Organizar para superar a melancolia política

Por Paulo Spina

Organizar é um verbo que circula nos bastidores dos movimentos sociais como explicação para atingir objetivos variados. Diversas formas de organização são debatidas pelos movimentos – das mais centralizadas e hierarquizadas às mais descentralizadas e horizontais. Entretanto, em geral, a potência do ato de se organizar e o seu significado são considerados óbvios e, portanto, não são aprofundados.


Um primeiro ponto sobre o significado da ação “organizar-se” é a percepção que este não é um ato para o outro, mas sim um ato para si. Neste sentido, só é possível organizar algo ou alguém se participarmos intensivamente por dentro do processo. Não iremos então organizar os outros, nós iremos nos organizar em conjunto. A mudança de perspectiva entre organizar o outro e se organizar é o simples entendimento que organizar é estabelecer laços[1]. Aqui não falamos das relações intermediadas pelo dinheiro tão comuns no nosso cotidiano, mas nos referimos a toda e qualquer lealdade tecida pelos laços afetivos que se fortalecem ao lutar em conjunto. Estes laços não são neutros e, portanto, é preciso discernir e direcionar as conexões para aquelas que potencializam a luta, pois o número de ligações possíveis é limitado.

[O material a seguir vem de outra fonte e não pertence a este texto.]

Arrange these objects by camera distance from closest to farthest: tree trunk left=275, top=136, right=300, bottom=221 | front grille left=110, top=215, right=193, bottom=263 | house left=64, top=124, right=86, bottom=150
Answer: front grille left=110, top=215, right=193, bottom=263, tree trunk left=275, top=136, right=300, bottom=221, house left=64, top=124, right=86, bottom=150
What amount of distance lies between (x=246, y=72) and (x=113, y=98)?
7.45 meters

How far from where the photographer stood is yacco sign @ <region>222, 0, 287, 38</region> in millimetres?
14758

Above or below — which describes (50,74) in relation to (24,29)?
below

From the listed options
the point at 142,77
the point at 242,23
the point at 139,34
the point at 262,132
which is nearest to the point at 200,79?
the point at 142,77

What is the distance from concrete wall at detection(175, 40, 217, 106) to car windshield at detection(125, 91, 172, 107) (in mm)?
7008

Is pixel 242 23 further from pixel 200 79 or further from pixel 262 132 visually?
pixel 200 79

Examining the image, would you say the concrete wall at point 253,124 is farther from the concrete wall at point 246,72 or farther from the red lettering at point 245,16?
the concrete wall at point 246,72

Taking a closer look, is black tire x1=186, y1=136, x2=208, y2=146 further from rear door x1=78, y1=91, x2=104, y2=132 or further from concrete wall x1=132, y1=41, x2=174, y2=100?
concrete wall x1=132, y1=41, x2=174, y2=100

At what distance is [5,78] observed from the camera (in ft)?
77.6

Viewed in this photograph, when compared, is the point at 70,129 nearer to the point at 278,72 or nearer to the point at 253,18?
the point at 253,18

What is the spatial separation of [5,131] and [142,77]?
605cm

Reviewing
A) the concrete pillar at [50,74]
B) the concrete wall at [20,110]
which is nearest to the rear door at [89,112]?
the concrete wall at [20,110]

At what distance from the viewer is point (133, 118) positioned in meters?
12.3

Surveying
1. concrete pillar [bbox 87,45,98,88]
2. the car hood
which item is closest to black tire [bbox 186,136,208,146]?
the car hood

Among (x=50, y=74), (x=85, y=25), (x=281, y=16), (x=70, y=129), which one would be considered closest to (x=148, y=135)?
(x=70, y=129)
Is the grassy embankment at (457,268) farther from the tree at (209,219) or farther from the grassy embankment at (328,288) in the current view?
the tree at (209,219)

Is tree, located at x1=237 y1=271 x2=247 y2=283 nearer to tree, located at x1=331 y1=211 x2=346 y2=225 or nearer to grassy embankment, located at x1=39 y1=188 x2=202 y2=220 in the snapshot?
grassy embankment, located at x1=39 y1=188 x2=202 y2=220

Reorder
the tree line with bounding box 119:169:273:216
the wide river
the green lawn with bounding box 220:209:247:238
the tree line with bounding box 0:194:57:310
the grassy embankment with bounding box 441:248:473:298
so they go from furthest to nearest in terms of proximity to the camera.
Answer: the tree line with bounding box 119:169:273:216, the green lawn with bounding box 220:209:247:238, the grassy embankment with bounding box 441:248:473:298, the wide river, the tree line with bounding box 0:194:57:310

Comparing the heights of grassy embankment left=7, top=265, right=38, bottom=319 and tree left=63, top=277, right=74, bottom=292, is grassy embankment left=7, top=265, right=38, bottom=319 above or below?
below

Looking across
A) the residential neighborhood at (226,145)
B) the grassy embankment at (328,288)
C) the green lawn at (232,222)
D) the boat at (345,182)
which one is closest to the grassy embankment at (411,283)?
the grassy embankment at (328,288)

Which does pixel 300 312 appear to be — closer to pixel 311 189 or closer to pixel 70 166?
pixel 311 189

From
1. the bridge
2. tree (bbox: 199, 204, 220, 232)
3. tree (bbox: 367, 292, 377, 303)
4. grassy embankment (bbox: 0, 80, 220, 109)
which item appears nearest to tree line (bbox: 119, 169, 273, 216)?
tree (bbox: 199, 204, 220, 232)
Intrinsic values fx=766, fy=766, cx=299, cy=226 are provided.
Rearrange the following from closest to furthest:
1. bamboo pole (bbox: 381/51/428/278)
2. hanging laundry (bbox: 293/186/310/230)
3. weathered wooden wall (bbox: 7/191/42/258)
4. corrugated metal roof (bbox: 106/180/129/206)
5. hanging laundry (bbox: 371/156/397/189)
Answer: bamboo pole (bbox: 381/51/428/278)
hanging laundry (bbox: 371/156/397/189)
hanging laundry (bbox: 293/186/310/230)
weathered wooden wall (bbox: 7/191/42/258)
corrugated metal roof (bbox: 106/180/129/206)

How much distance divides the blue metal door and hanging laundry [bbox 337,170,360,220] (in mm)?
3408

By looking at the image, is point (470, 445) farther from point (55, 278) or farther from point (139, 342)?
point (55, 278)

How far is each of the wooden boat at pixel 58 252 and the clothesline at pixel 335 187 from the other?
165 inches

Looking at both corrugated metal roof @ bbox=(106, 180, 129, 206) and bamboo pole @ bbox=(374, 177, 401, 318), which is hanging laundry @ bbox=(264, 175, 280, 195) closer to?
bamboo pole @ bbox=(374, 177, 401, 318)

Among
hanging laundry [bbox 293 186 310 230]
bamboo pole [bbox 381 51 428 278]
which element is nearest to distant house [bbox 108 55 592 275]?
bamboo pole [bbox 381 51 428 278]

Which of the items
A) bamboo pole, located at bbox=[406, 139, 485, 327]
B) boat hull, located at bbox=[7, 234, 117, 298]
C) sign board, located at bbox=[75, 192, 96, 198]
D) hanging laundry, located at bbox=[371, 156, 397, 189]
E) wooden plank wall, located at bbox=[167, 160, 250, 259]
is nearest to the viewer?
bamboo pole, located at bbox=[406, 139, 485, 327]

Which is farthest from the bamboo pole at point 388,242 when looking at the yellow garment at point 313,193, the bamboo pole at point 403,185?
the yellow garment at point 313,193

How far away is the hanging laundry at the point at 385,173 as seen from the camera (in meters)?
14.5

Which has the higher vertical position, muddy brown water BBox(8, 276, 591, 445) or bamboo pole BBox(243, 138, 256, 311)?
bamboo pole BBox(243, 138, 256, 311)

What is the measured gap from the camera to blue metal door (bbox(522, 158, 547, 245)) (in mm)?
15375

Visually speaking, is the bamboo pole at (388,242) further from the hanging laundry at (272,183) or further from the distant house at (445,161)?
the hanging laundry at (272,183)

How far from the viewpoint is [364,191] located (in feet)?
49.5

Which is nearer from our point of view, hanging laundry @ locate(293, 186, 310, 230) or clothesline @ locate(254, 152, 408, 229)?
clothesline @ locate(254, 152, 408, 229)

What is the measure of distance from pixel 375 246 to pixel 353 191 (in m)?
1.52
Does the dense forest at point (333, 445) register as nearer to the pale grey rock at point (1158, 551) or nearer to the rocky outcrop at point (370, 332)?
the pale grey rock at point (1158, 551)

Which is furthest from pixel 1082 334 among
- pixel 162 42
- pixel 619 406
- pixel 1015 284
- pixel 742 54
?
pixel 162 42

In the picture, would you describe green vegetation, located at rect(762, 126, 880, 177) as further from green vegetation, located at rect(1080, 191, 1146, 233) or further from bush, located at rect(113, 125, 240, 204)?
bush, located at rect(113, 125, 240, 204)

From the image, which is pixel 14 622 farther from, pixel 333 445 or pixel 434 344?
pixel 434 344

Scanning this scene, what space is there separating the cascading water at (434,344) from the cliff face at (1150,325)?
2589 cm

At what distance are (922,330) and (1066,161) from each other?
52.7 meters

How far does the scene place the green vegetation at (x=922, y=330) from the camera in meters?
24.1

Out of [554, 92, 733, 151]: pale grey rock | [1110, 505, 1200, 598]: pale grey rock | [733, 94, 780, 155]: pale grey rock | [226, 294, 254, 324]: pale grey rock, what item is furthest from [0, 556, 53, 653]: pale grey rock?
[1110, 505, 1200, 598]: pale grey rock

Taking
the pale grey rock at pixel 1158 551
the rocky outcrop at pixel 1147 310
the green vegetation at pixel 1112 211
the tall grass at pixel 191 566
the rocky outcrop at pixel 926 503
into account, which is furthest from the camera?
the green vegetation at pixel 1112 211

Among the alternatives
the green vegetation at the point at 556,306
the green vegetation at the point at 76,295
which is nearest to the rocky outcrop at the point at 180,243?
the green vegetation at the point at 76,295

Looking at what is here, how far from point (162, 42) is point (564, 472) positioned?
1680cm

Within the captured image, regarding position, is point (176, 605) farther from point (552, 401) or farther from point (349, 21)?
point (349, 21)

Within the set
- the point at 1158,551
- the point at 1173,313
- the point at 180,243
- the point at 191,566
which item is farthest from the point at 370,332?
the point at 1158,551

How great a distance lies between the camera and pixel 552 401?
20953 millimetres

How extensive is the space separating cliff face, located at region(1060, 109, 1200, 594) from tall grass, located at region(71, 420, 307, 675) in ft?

Mas é necessário superar a lógica daqueles que entendem que a decisão de se organizar é apenas um ato generoso de doação a uma causa separada da sua vida prática. Este equívoco relacionado com as formas de organização de determinados grupos tem levado militantes a produzirem sintomas que enfraquecem o confronto político. Um dos sintomas principais é a desorganização de outras esferas da vida, que por vezes leva a uma desilusão ou uma fraqueza com a própria militância. Organizar-se só fará sentido se as próprias pessoas tornarem-se mais potentes.

Organizar-se significa saber que a luta não apenas muda a vida, mas mais que isso, a luta não pode ser separada da vida em comum. Os ativistas ao dizerem que a luta muda a vida trazem, em sua maioria, o enfoque material das possíveis conquistas. Mas a principal mudança que a luta em comum faz na nossa vida refere-se à nossa ideia ou crença na felicidade. Experimentada, a felicidade da luta partilhada já será incômoda a ideia tão difundida de que felicidade é prover (ou consumir) bem estar para e com a família.  Ao experimentar a felicidade dos laços compartilhados em uma luta comum o cotidiano não será mais como anteriormente. Mas aqui está uma das barreiras ao ato de se organizar. O que fazer com a pessoa que eu era antes? Como poderei não me dedicar tanto à família para me dedicar à luta? E por vezes como lidar com as contradições de trabalhar em um local que fortalece as mazelas do capitalismo?

Percebam como não é fácil uma pessoa se organizar e ser militante, mesmo após experimentar o gosto da partilha do comum persiste dilemas para os quais não há receita. Ou seja, é necessário enfrentá-los de forma ao conjunto se fortalecer. Sustentar as contradições do trabalho até conseguir sobreviver materialmente de outra forma ou em conjunto. Envolver a família nos laços de luta. Pode ser difícil, mas não é impossível. É preciso estar no mundo para criar outro mundo.

Para além de criar laços, organizar-se é a determinação de agir em conjunto. No livro “Aos nossos amigos”[2] afirma-se que há uma considerável diferença entre uma massa de pobres e uma massa de pobres determinados em agir em conjunto. Organizar-se significa partilhar de uma visão comum da situação, inspirar-se coletivamente, conspirar. O ato de partilhar de uma visão comum vai além de ter as mesmas ideias: significa partilhar tempo, partilhar recursos, partilhar problemas, partilhar soluções e partilhar conhecimentos. A intensidade da partilha faz as conexões mais fortes e estabelece a potência do ato de se organizar.

Organizar-se é ter uma inteligência coletiva estratégica, uma visão de conjunto sobre a realidade em curso. Realidade esta que é colocada a todo o momento em suspensão por diversos ataques. Organizar-se significa não deixar a decepção com os ataques – e também com aqueles que não se responsabilizaram pela mudança, mas apenas aprofundaram o status quo –, destruam solidariedades e produzam divisões, abatimento e certa melancolia política.

Estamos nos aproximando do final do ano, as luzes de natal começam a aparecer nas ruas e as festas começam a ser organizadas. É neste momento de fim de ciclo e inicio de um novo ano que muitas pessoas refletem sobre o que passou e fazem os planos para o novo momento. Para superar a melancolia política desejo a todos a descoberta de que organizar-se significa poder contar com o outro. Saber que não estamos sozinhos é uma forma não apenas de superar o estado de abatimento, mas, sobretudo, de ter felicidade em compartilhar a luta comum.